I found you can get http://www.vesa.org/public/VBE/vbe3.pdf easily.

As you can see, there are many VESA standards:
http://en.wikipedia.org/wiki/VESA

The one you are probably interested in is:

http://en.wikipedia.org/wiki/VESA_BIOS_Extensions

If you go to this page:  http://www.vesa.org/Standards/summaries.htm
you can click on the link in "Please click for a list of standards that
are available in PDF format for immediate download".  Just feed the form
some garbage data -- you are going to use a standard dummy email address
and password to get into the real download page.

What you want there is probably vbe3.pdf.

I'm interested in 2D graphics rendering and thought about experimenting
with X server drivers (i'm familiar with X server internals).

http://www.faqs.org/faqs/pc-hardware-faq/supervga-programming/

Are PCs running linux still limited to doing all the video memory
accessing through one 64k window like vga?
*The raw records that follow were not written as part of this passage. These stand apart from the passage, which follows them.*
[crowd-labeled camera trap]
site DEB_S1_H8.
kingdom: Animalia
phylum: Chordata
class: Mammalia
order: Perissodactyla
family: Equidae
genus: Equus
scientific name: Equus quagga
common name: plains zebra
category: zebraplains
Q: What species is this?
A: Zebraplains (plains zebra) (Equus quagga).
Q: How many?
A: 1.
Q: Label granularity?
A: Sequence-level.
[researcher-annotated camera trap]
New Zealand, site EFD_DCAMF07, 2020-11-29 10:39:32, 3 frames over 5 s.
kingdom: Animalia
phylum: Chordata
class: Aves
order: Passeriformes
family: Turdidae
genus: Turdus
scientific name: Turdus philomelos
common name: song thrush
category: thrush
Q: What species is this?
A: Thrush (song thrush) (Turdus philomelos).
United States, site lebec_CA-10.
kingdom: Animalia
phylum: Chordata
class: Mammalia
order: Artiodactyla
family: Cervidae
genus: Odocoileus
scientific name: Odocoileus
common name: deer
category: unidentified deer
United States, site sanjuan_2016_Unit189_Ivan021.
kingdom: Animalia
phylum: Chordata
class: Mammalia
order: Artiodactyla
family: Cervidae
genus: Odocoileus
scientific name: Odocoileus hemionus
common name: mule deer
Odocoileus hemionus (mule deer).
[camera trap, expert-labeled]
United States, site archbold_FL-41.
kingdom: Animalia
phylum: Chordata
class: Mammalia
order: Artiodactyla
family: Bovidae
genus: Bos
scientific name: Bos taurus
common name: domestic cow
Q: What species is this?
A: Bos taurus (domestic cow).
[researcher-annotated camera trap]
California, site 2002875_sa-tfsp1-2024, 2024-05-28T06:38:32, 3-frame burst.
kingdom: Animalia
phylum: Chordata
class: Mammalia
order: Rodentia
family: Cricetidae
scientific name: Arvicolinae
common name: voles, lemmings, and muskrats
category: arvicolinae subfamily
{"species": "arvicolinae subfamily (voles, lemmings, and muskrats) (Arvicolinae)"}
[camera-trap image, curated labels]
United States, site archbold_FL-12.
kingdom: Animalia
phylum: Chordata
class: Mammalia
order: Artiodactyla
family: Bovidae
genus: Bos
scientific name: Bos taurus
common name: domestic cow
No!  VESA introduced a protected mode interface a long time ago with VBE
2.0.  That allowed pretty much any program to access a flat frame buffer
on any machine as long as it used a DOS extender.  This was back in the
early nineties.  Borland was one of the suppliers of easy programming
environments that came with DOS extenders.

VBE 3.0 has a protocol that gives applications access to the some of the
acceleration functions that often were in the SVGA cards of the late
nineties.  I don't think it was ever widely implemented.